Único atuando na região Sul do país, o Laboratório de Virologia Molecular da Fiocruz Paraná participa de forma significativa desse esforço, já que é um dos cinco laboratórios sentinelas do Ministério da Saúde para o tema. O grupo foi responsável pela confirmação, através do sequenciamento do genoma viral, em maio de 2015, da presença do vírus zika em oito amostras humanas vindas do Rio Grande do Norte e agora divulga a pesquisa que reforça a relação entre o vírus e as más-formações congênitas.

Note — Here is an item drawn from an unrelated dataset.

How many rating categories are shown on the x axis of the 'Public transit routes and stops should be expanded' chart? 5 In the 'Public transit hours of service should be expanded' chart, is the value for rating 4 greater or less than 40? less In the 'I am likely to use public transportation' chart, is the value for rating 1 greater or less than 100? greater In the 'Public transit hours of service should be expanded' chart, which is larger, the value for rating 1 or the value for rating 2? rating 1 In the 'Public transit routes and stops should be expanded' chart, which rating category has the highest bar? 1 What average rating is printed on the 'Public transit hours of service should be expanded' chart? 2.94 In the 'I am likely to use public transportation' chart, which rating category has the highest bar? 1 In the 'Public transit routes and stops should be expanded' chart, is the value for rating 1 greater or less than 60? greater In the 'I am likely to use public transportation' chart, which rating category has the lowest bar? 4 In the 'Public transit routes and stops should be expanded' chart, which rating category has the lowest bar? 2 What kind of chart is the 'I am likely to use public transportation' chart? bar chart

Liderada pela virologista Cláudia Nunes Duarte dos Santos, a equipe trabalha no desenvolvimento de um teste de diagnóstico capaz de detectar a infecção em amostras de sangue, por meio de exame sorológico. Um passo importante para ter uma ideia mais ampla da infecção do vírus e potenciais mecanismos de transmissão e ter uma dimensão quantitativa de pessoas infectadas. Atualmente, somente testes moleculares, que precisam ser realizados em até cinco dias após o aparecimento dos primeiros sintomas, são realizados. “Trabalhamos em rede no Brasil e buscamos a cooperação com grupos de pesquisa internacionais, como os do Instituto Pasteur, que iniciaram estudos sobre o vírus após o surto da doença na Polinésia Francesa, em 2014”, reforça Cláudia. “A emergência desse novo vírus, reforça a importância da ampliação das pesquisas científicas na área e o quão fundamental são as ações de combate, pela população e pelo poder público, ao Aedes aegyti, mosquito transmissor do vírus zika, da dengue e da febre chikungunya”, finaliza a virologista.